:: Text
ExamDetail: Kingella kingae and Culture-Negative Septic Arthritis
Exam Detail: Kingella kingae is the "Hidden Pathogen" in pediatric septic arthritis. Historically labeled "culture-negative septic arthritis," many cases are actually K. kingae infections missed by conventional culture.
Why is K. kingae Missed?
- Fastidious: Slow-growing, requires enriched media, 48-72 hours (vs 24h for S. aureus)
- Low bacterial load: Smaller inoculum in synovial fluid
- Inadequate culture technique: Standard agar plates have low yield
Strategies to Improve Detection:
- Inoculate synovial fluid into blood culture bottles (pediatric bottle, aerobic) - increases yield from less than 10% to 60-80% [5,6]
- PCR for K. kingae - 90-95% sensitivity, rapid (24 hours) [5]
- Prolonged incubation - extend culture to 7 days (vs standard 5 days)
Clinical Features of K. kingae Septic Arthritis:
- Age 6 months - 4 years (peak 18-24 months)
- Recent URI or stomatitis (oropharyngeal colonization)
- Lower inflammatory markers: CRP 10-30 mg/L, fever less than 38.5°C, WBC normal
- Milder clinical course: Less "toxic" appearing, lower Kocher scores
- Lower synovial WBC counts: 25,000-75,000 (vs > 100,000 for S. aureus)
Exam Question Stem: "A 2-year-old with limp, fever 38°C, hip effusion on ultrasound, and synovial WBC 40,000 with negative cultures at 48 hours. What is the most likely organism?" Answer: Kingella kingae - suspected based on age, lower inflammatory markers, culture-negative at 48h. Would detect with PCR or blood culture bottle inoculation.
8. Management
Management of pediatric septic arthritis is a surgical emergency requiring multidisciplinary collaboration (orthopedics, pediatrics, infectious diseases, anesthesia). The dual pillars of treatment are:
- Emergency surgical washout (arthrotomy or arthroscopy)
- IV antibiotics (empiric, then culture-directed)
Immediate Resuscitation and Stabilization
Sepsis Protocol (if systemically unwell)
- IV access: Two large-bore cannulas
- Fluid resuscitation: 20 mL/kg crystalloid (0.9% saline) bolus, repeat if needed
- Oxygen: Maintain SpO₂ > 94%
- Monitoring: Continuous HR, BP, RR, SpO₂, urine output
- Inotropes: If fluid-refractory shock (rare, but consider dopamine/epinephrine infusion)
::::
**Parts of the exercise:**
[1] According to the Kingella kingae text, what is the sensitivity of PCR for K. kingae?
[2] List every strategy the Kingella kingae text gives for improving detection of the organism.
[3] Resume the Kingella kingae text after its final line.
:: Records shown
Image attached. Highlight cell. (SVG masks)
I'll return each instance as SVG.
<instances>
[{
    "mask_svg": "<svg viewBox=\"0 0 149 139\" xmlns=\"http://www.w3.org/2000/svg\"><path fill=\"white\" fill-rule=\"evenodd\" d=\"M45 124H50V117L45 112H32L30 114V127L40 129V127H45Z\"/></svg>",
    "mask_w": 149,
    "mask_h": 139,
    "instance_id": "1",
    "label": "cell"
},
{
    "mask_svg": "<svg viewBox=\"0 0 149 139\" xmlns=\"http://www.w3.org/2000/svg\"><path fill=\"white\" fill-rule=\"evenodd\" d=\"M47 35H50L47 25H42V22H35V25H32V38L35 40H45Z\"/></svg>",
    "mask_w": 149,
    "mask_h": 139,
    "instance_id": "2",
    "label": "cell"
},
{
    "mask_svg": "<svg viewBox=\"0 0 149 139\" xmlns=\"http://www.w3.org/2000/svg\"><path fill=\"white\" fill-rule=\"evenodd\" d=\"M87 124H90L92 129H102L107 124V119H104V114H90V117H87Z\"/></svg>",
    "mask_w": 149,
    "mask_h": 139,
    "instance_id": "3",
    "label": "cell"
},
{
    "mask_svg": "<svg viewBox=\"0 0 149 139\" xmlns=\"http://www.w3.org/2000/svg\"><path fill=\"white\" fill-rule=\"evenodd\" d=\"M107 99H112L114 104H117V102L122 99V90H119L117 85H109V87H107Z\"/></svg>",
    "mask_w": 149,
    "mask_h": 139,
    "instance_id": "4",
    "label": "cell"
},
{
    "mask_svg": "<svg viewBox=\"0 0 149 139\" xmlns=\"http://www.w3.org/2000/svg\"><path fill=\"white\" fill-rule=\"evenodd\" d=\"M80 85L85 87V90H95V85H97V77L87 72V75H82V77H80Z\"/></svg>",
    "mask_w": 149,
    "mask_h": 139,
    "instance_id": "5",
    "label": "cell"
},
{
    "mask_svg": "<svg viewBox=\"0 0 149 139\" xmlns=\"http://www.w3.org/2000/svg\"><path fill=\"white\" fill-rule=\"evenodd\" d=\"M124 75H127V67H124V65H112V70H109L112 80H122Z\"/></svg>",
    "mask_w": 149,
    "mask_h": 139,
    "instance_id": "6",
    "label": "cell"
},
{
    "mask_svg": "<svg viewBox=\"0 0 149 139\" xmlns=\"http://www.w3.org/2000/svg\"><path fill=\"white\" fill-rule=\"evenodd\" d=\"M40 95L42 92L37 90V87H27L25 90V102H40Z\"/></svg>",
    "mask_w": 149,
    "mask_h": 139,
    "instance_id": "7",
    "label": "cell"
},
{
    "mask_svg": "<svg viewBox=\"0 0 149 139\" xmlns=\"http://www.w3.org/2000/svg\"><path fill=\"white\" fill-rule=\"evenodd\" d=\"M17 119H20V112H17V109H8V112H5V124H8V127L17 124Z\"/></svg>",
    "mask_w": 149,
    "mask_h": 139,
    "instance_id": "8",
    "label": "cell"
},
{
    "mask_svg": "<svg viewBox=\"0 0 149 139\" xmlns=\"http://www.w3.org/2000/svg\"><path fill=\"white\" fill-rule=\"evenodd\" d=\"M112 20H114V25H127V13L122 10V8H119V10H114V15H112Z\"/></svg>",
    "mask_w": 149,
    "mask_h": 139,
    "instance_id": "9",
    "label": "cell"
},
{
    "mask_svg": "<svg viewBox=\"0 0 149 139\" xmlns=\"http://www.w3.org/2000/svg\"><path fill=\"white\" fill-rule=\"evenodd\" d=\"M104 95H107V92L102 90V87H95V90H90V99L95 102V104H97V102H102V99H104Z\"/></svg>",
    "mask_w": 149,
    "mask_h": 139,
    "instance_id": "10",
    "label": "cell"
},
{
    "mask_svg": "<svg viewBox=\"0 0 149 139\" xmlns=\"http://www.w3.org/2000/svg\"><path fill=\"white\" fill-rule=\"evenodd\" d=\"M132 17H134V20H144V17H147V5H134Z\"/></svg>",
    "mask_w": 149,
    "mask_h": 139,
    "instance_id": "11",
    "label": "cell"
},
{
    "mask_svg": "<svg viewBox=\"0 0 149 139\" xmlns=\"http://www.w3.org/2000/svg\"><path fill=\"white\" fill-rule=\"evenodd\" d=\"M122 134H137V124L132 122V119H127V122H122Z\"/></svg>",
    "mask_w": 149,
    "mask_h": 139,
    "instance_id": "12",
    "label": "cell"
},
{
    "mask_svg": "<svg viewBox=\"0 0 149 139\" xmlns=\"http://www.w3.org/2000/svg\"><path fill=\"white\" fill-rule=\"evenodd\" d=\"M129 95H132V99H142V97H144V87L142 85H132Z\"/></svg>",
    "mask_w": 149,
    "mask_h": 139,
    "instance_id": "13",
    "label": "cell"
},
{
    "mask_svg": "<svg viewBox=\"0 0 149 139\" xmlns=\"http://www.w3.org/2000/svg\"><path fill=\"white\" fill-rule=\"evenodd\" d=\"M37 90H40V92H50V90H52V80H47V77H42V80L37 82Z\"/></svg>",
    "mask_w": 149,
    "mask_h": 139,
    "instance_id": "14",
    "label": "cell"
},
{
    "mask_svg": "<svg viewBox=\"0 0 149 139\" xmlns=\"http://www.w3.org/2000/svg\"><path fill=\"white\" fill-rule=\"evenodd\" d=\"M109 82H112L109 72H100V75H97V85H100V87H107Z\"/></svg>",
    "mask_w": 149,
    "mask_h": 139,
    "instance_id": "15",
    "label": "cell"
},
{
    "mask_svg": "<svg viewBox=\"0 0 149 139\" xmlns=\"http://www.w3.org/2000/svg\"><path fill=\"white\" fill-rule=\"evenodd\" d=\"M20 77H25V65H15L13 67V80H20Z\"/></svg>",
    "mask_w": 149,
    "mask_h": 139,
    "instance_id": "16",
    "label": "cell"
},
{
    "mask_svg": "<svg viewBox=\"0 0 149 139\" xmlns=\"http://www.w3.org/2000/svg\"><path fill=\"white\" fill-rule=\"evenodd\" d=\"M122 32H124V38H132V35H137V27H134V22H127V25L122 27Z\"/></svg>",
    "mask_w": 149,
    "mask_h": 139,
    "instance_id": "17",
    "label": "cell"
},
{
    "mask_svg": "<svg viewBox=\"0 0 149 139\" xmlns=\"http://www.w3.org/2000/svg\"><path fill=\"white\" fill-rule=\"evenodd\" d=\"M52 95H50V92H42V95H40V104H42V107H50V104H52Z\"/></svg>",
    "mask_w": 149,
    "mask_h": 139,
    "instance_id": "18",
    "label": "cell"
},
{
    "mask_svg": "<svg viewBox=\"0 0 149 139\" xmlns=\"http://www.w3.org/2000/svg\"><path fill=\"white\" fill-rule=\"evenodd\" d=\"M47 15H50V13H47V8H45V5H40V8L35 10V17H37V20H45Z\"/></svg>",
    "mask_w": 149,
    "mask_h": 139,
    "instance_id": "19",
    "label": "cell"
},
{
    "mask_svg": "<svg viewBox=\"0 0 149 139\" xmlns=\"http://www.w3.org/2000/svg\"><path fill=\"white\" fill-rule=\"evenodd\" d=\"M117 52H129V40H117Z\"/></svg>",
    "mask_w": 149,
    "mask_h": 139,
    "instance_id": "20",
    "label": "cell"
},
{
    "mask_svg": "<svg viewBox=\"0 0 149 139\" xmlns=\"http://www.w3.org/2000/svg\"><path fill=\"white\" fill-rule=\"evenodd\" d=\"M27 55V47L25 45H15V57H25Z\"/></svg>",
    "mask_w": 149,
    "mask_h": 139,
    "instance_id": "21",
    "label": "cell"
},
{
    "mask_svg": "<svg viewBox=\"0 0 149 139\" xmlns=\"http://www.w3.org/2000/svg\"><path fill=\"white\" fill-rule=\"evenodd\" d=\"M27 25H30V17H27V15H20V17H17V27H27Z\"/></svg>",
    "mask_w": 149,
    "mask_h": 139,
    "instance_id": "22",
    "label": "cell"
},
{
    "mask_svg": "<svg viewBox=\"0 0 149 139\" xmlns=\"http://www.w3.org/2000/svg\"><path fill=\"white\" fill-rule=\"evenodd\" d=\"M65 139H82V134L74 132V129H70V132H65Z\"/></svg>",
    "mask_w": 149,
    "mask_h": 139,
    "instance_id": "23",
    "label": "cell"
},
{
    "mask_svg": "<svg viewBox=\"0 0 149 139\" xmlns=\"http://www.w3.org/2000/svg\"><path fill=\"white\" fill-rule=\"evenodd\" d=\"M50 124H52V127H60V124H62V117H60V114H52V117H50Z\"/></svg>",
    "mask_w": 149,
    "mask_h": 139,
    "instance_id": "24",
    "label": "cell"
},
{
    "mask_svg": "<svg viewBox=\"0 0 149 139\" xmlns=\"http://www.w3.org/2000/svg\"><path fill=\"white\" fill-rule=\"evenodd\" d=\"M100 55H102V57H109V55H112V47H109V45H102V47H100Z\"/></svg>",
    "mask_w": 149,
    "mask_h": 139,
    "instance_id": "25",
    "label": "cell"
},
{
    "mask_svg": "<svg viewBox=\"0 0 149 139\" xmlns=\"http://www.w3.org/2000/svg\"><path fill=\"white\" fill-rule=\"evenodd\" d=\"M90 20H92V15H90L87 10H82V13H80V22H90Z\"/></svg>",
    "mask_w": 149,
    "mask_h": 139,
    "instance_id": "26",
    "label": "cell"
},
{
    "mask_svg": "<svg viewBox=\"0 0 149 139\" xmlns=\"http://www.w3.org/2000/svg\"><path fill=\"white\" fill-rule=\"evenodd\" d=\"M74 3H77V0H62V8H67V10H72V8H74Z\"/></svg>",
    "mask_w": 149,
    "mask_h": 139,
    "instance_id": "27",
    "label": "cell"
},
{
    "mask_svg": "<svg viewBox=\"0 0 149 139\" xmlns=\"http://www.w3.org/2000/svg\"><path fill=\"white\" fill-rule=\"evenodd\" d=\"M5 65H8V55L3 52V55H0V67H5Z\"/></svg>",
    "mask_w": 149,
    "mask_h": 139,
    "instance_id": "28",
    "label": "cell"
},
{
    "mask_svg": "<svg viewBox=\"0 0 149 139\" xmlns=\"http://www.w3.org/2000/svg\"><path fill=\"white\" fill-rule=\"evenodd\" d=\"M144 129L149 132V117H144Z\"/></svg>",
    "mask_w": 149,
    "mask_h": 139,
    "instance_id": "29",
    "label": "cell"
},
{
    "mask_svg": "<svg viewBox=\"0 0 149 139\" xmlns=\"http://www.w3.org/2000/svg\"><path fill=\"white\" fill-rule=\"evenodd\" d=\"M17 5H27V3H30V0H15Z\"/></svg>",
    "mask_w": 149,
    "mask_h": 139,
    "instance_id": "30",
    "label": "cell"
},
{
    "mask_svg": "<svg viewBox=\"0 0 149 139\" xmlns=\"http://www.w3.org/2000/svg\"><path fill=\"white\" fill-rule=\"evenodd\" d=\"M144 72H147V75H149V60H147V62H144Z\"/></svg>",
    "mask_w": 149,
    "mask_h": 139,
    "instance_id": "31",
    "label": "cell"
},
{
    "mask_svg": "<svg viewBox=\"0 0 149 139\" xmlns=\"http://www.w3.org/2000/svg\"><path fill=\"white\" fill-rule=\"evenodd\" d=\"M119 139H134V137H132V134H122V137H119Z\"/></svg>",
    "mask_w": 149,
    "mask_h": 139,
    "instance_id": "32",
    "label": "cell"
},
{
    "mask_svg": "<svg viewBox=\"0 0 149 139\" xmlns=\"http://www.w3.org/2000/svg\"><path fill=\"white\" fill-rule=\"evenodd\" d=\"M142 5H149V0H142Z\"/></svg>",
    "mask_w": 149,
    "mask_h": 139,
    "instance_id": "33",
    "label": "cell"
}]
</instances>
::::
**Answers to the exercise:**
[1] 90-95%

[2]
- Inoculating synovial fluid into blood culture bottles (pediatric, aerobic)
- PCR for K. kingae
- Prolonged incubation, extending culture to 7 days

[3]
- Blood cultures: Two sets before antibiotics
- Broad-spectrum antibiotics: If septic shock, start immediately (do not delay for aspiration) [36]
Analgesia
- IV paracetamol: 15 mg/kg every 6 hours
- IV ibuprofen or oral ibuprofen: 10 mg/kg every 8 hours (if normal renal function)
- Opioids (morphine 0.1-0.2 mg/kg IV): For severe pain, particularly pre-operatively
- Avoid NSAIDs if renal impairment or coagulopathy
NPO (Nil by Mouth) Child must be NPO for emergency surgery. Clear fluids up to 2 hours pre-op, solids 6 hours pre-op (as per local anesthesia guidelines).
Surgical Management: Joint Drainage
Indications for Urgent Surgical Washout:
- Confirmed septic arthritis (purulent fluid on aspiration, positive Gram stain, synovial WBC > 50,000)
- High clinical suspicion (Kocher criteria ≥3, toxic appearance)
- Failed conservative management (rare, e.g., aspiration of borderline fluid with clinical deterioration)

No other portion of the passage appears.